Cutting, Stripping and IDC Crimping UL1007 18 AWG Wires
Table of Contents
- Cutting, Stripping and IDC Crimping UL1007 18 AWG Hookup Wire
- UL1007 18 AWG Wire
- Cutting and Stripping UL1007 18 AWG Wire
- IDC Crimping UL1007 18 AWG Wire
- Final Quality Control Check
Cutting, stripping and IDC crimping a wire harness is a simple job to complete, and I’ll go through each step to describe exactly what’s happening. UL1007 18 AWG hookup wire arrives on a spool, gets cut and stripped on a wire processing machine and gets crimped through the insulation into a terminal-housing. Once the wires are cut and stripped on the machine they get crimped into the house but a quick conductivity test is important on IDC crimps and I’ll let you know why as I move through this harness.
Underwriter’s Laboratories (UL) tests and approves 1007 to 300 volts and 105°C, then approves that the manufacture can in fact produce hundreds of thousands or millions of feet at a time. Customers and end users see the UL1007 style printed on the insulation and know that it’s been tested and approved by not only the manufacturer but also the third-party approval source.
The American Wire Gauge (AWG) is the thickness of the copper or the overall thickness of multiple strands of copper. For instance, the outer diameter of UL1007 18 AWG wire is approximately 0.081” and the insulation thickness (set based on voltage and temperature ratings) is 0.016” on both sides. The copper underneath the insulation is 0.049” (or .081 – .016 – .016), whether it’s solid or stranded. It’s been determined that a solid strand of copper at 0.049” thick will conduct the same amount of electricity as 16 strands of copper wound together with an overall diameter of 0.049”.
This wire uses tinned copper strands rather than bare copper as well, so the strands, when exposed, could appear to be silver when they aren’t. To help with the soldering process later, copper strands are commonly coated with a layer of tin so that it slightly melts when heat is applied.
The cutting and stripping process is completed at the same time on the wire processing machine. In this case, the insulation is only stripped on one end at 0.25” in preparation for the end user. The other end will get IDC crimped directly through the insulation, explained in the paragraph below. Some things to look for in the cutting process are measurements, scrapes on the PVC insulation and scrapes on the copper strands. Roughly 5% of the pieces should be measured during the cutting process after the machine operator is sure that the machine is set to the correct settings.

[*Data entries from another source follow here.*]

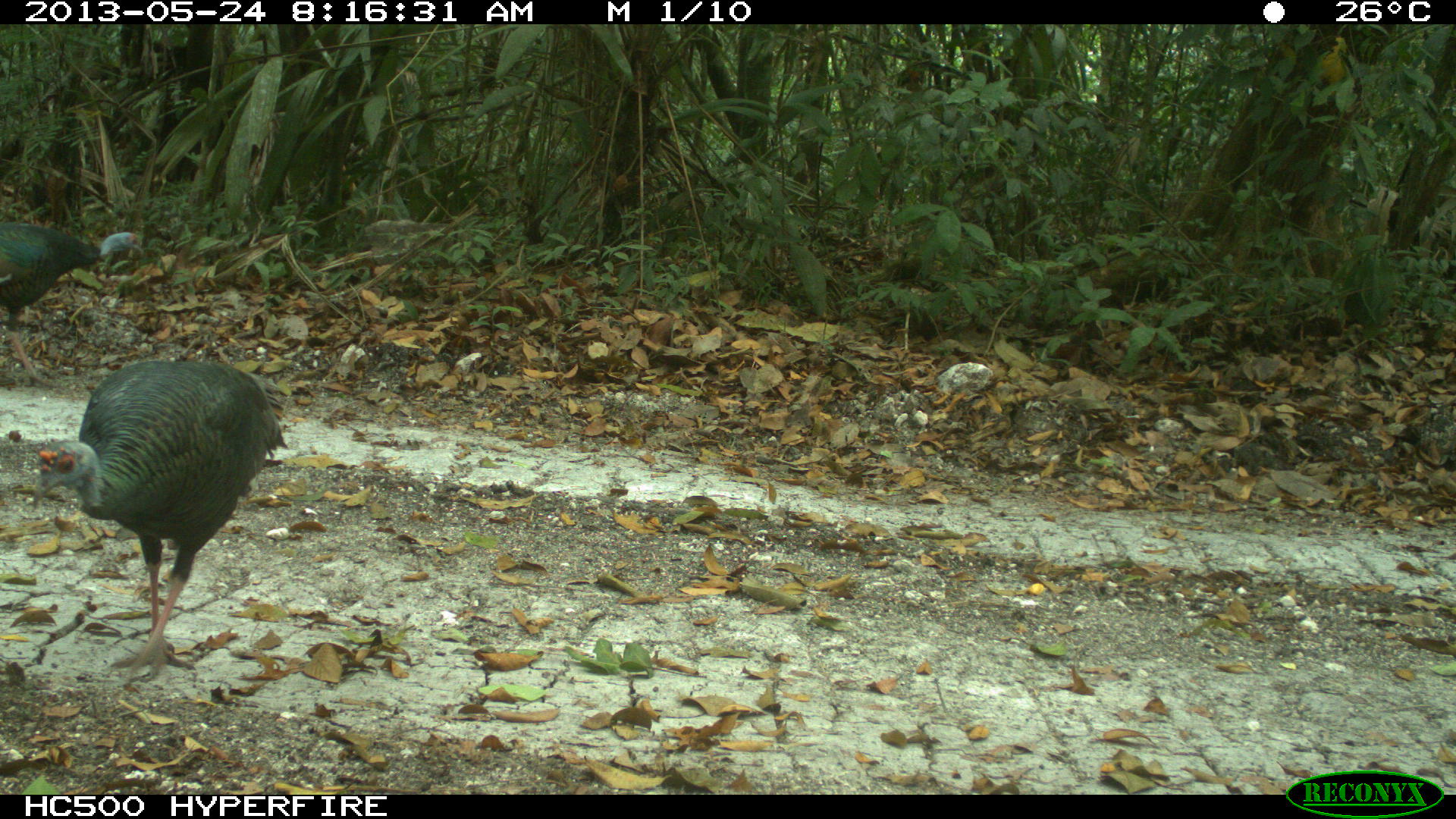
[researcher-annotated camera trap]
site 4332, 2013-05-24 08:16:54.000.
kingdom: Animalia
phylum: Chordata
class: Aves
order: Galliformes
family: Phasianidae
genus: Meleagris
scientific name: Meleagris ocellata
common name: ocellated turkey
Meleagris ocellata (ocellated turkey), count 3.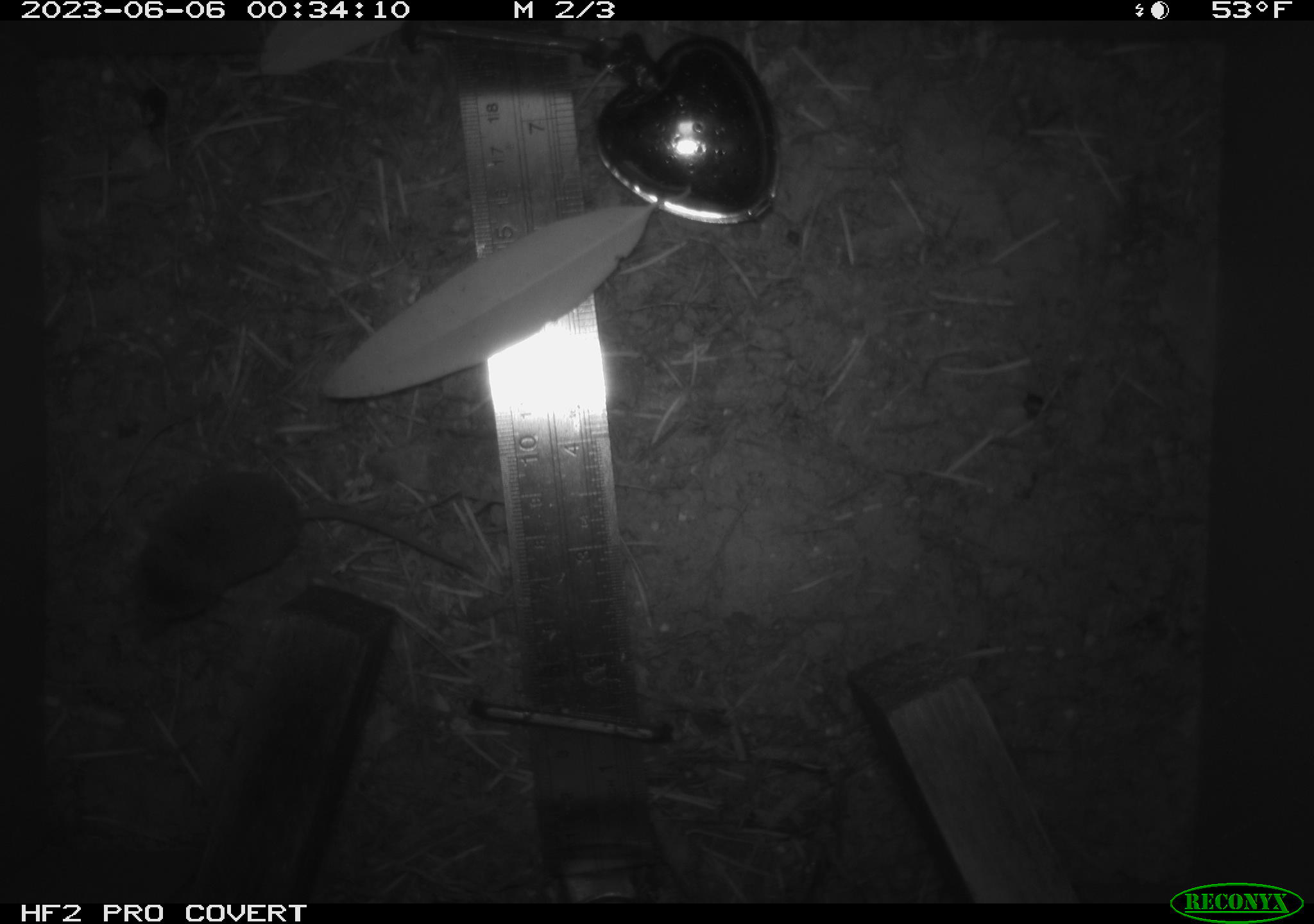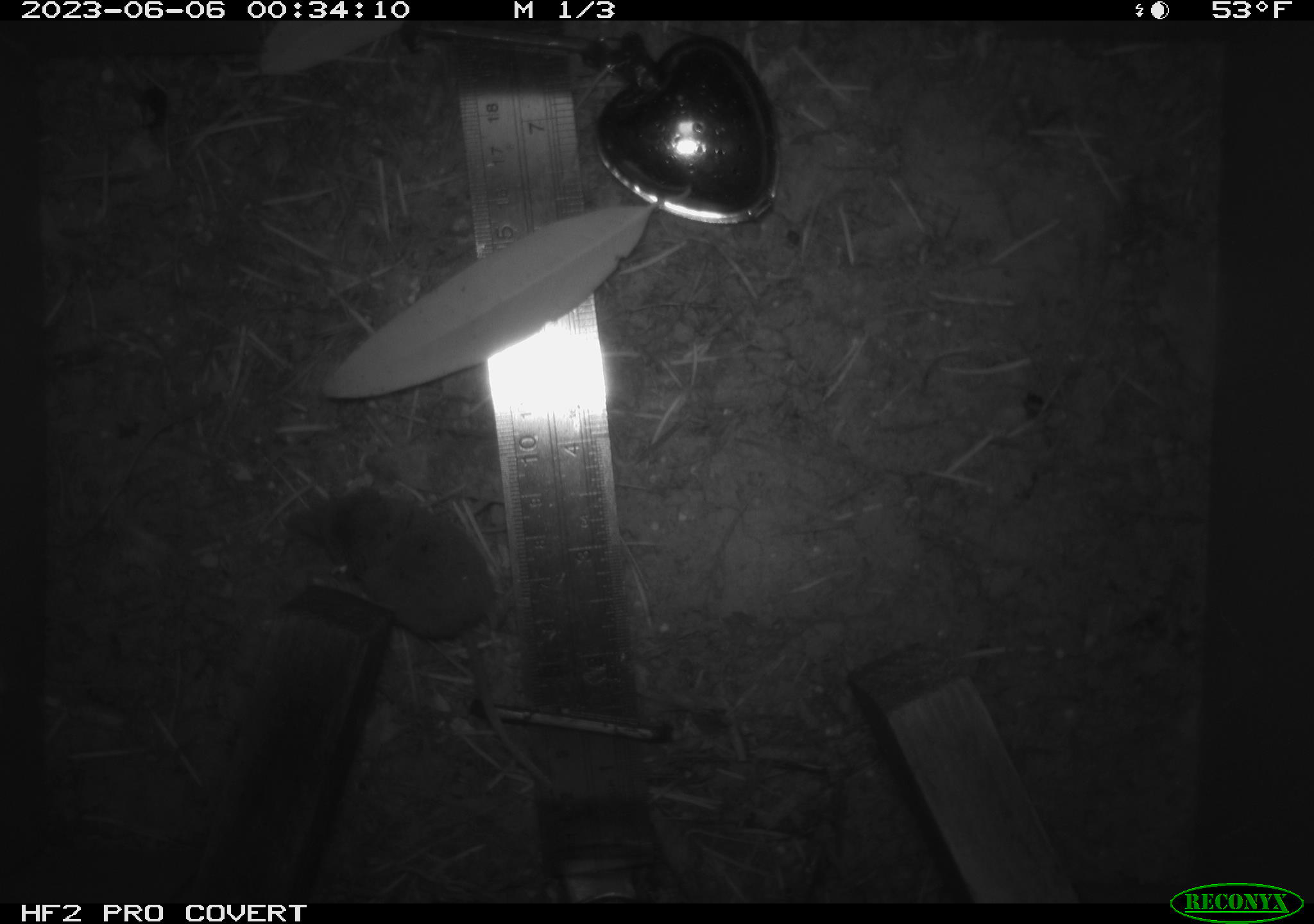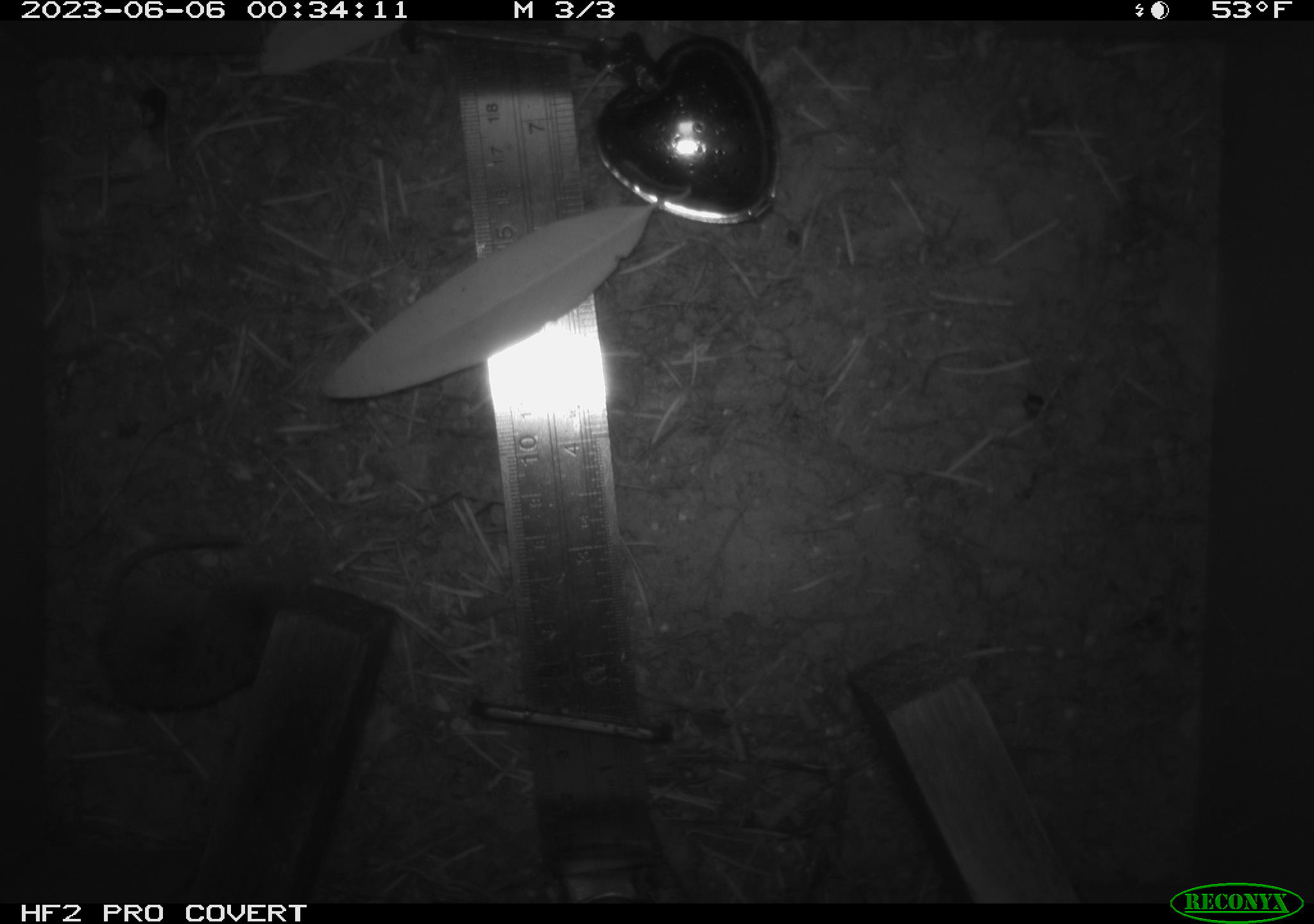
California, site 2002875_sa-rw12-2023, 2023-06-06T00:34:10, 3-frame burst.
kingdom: Animalia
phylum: Chordata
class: Mammalia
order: Eulipotyphla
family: Soricidae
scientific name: Soricidae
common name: shrews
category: soricidae family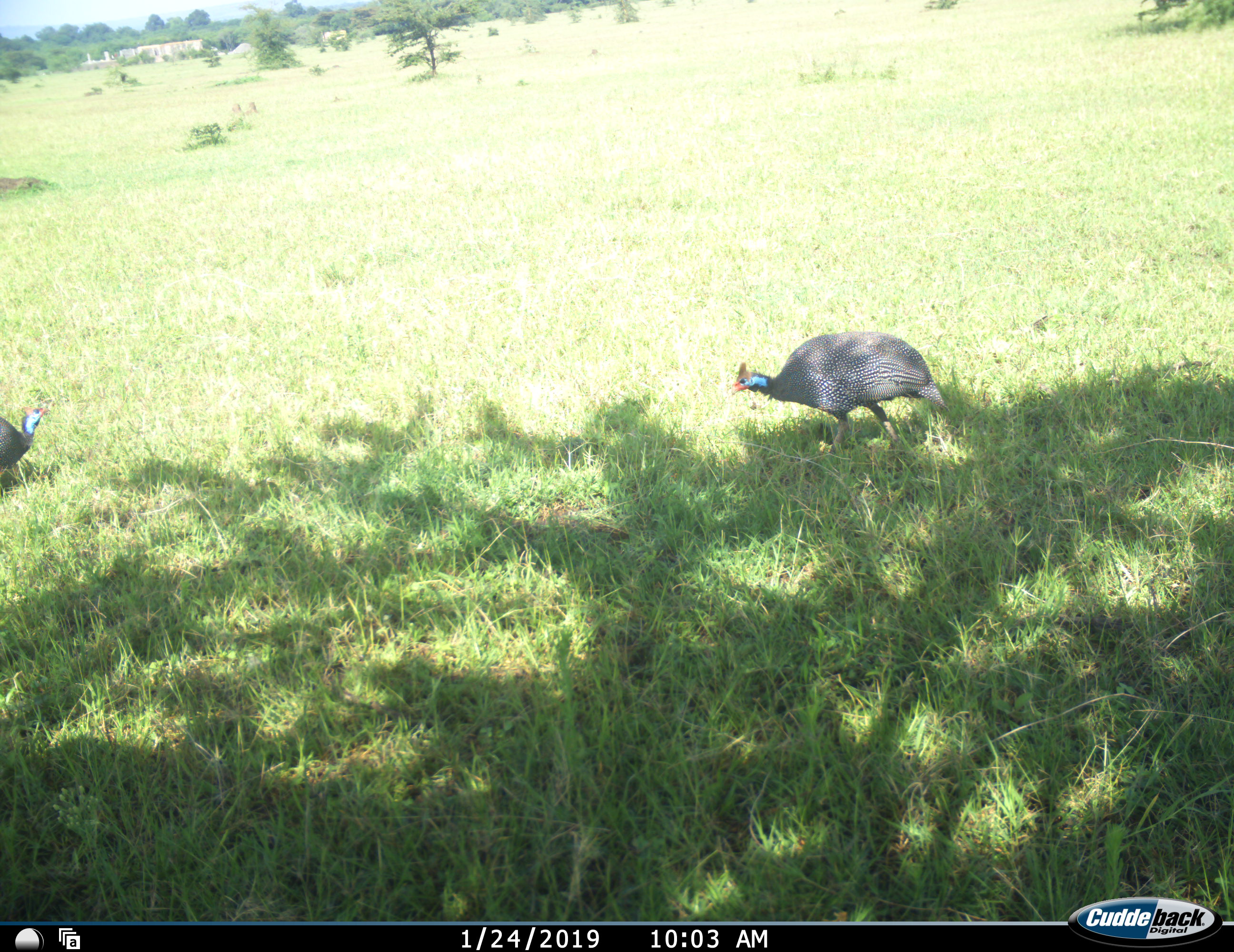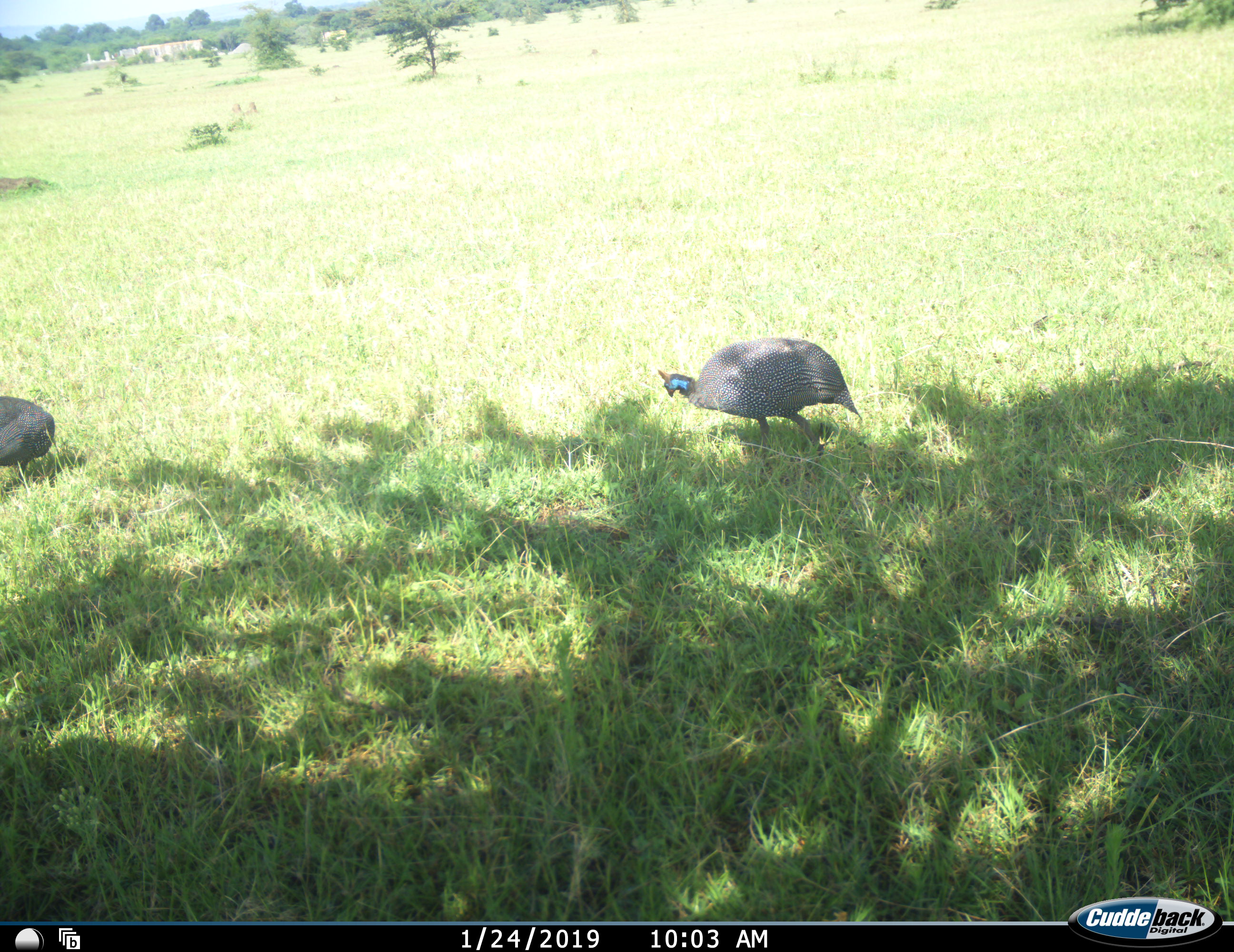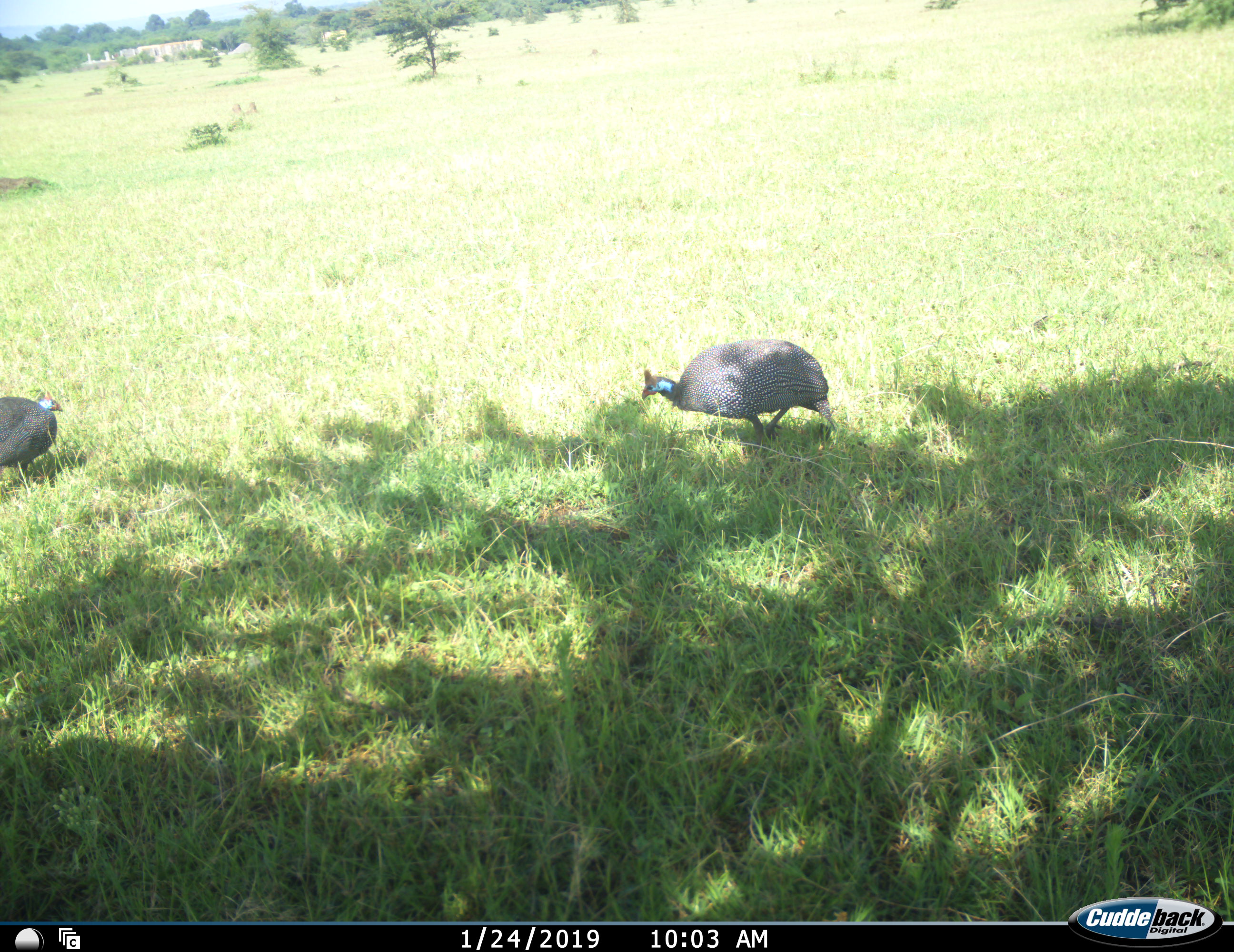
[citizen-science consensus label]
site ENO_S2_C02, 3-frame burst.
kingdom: Animalia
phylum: Chordata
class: Aves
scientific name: Aves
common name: bird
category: birdother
Birdother (bird) (Aves), count 2. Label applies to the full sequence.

The blades that cut and strip the wire need to be set to crunch down to 0.049” as stated above when I mentioned the diameter of the copper inside the insulation. However, it’s very important that the machine doesn’t push the blades too far down causing strands to cut or get scraped. It’s easy to see a scraped tinned copper strand because the tin will be removed and a copper (brass look) will appear in plain view. Cut, broken or scraped copper strands can change the current, conductivity and overall settings for the end user’s application, so it’s important to put these items on a checklist for the machine operator to be aware of as they cut the wires.
Insulation Displacement Crimping (IDC) is the process of pushing the wire into a V-shaped metal blade until the insulation is broken and the copper conductor meets the metal. Later, when this wire harness is plugged into an electronic device, it will be looking to run current through the metal and through the copper conductor to meet another connection on the other side. It’s the responsibility of the wire harness manufacturer to be sure there’s a current running through this harness, so an electronic conductivity test will suffice in terms of quality control. The video shows how the wire is pushed in to a level of 0.049” which is just enough to break through the insulation and meet the copper conductor. But again, the conductivity test will assure quality and allow the assemblers to be positive that the assembly is manufactured to the customer’s specifications.
When purchasing wire harnesses or cut and stripped wire from a contract manufacturer you can be assured that they have a quality process in place by asking if they’re ISO 9001 certified. It’s an international standard for quality that organizations follow to make and ship a quality product every time. For example, a quality management system would typically request a first article approval from the customer which takes a significant risk off the table immediately. Upon approval, the manufacturing process begins with a manager signing off on the first piece, as a sample for the assemblers to view as they work. From there, in-process quality checks are completed and signed on a quality inspection report that check measurements, damaged wire or parts, part numbers and electrical conductivity. Finally, the manager spot-checks the lot and signs a final quality check at the end of the process.
The ISO 9001 certificate is gained through a difficult training process in the initial stage, and audited annually to be sure that the company still complies with the standard. Also, continuous improvement initiatives are mandatory, forcing companies to prove that they are documenting errors and using their data to improve processes going forward. Stagnancy is not acceptable in the world of international standards compliance. You can rest assured as a customer when in the hands of a veteran ISO certified company, not only that they meet the standard obligations, but also that they improve on a yearly basis to further support their biggest stakeholder of long term sustainability, their customers.